Geçin şimdi bizim tarafımıza.Bakın.Aynı yerden bakınca bize de korkunç gelmiyor mu? Üstüne üstlük evin düzeni,temizliği,O cücenin tüm bakımı.Eşin,dostun,akrabanın gönlünün hoş edilmesi.Kocanın maçı,suratsızlığı,unutkanlığı,kabalığı (öküzlük demek istemiyorum zira son zamanların en moda sözü,kullanılabilir) Yani bizim böyle bir beyaz gelinlik giymek ve 3 saatlik prenses rolü için değecek çile mi bu tekrar bir düşünelim derim ben.Sadece hormonal bir çocuk yapma isteğiyse az bekleyin.Yıllar içinde geçiyordur. Yani kaç anne 9 ay karnında taşıdığı,acılar içinde doğurduğu,bokuyla,kusmuğuyla uğraştığı,gecelerce uykusuz kaldığı,yemeyip yedirdiği,giymeyip giydirdiği çocuğundan hayır görüyor ki? Hayır bir de hayırlı bir evlat yetiştirmek de mesele.Olmadı ne yapacaksın? Formatlayamazsın da.Tamam anlıyorum.İçinizde çocuk sahibi olanlar bana diyecek ki yaşamayan bilmez evlat sevgisini.Kabul. Ama yaşamadığın bir sevginin özlemini çekmezsin.En fazla merak edersin.Acaba nasıl bir duygu diye?

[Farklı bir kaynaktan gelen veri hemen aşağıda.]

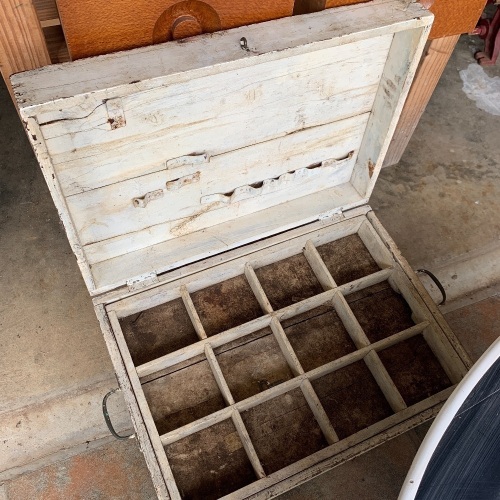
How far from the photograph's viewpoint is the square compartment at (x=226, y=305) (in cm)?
147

Tüm bu söylediklerimden evlilik ve bebek düşmanı olduğum sanılmasın.Bunlar artık ümidini kaybetmiş olmanın getirdiği razı gelişler,kabullenişler.Ne yazık ki ben de o beyaz gelinlik içerisinde aşık olduğum adamın kollarında dans etmek,tüm dostların ve belediyenin huzurunda Eveeeet diye haykırmak, mutlu mesut yaşamak,hatta bir de, 1 veya bir kaç bebekle bu mutluluğu taçlandırmak isterim.Dilerim,duacıyım.
Ben de mutlu değilim zira çevrenin evde kaldın acımalarına, sende bir şey yok mu daha sorularına,az biraz kilo alsam hayırdır bebek mi yoksa densizliklerine katlanamaz oldum.

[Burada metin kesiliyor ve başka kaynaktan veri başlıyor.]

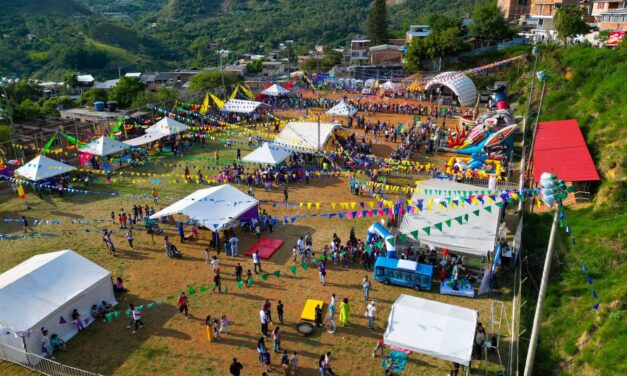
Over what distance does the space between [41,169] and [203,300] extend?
15.1 meters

Ama tüm bu salakça şeylerin bir gün son bulacağına inanan biri olarak tüm bunların gazına gelip mantık evliliği denilen o mantıksızlığı yapmayacağım.Gerçekten sevmeden,ayaklarım yerden kesilmeden ve o evliliğe ikna edilmeden evlenmeyeceğim.Yaşım geçiyorsa geçsin.Adamın sonra suratını falan çekemem ben.Ayy en ufak bir kavgada ben zaten hiç istemiyordum,sen istediğin için evlendik mızmızlanmalarını hiiç çekemem. ( Bunu yapan kocalar biliyorum.) Adam zaten o oyunun içinde olmayı hiç istememişse oyun boyu mızıkır. Sen oyalarsın,oyuna heyecan katarsın,ilgiyi biraz olsun toplarsın ta ki O, başka bir oyun ve oyuncu bulup gidene kadar.Yorulursun arkadaş.
kaderimde hep güzeli aradım içimdeki sazlar başka söz başka hayalimde canlanırken muradım
duvardaki resim başka sen başka
Not: Belki 1-2 sene sonra baktım ki ciddi ciddi evde kaldım,düğün konseptli bir parti veririm.Giyerim gelinliğimi,çağırırım eşi dostu akrabayı.İsteyen de ne istiyorsa giysin taksın takıştırsın. Hoppala atarız göbekleri,çekeriz halayı.Eee ben daha ne yapayım yani?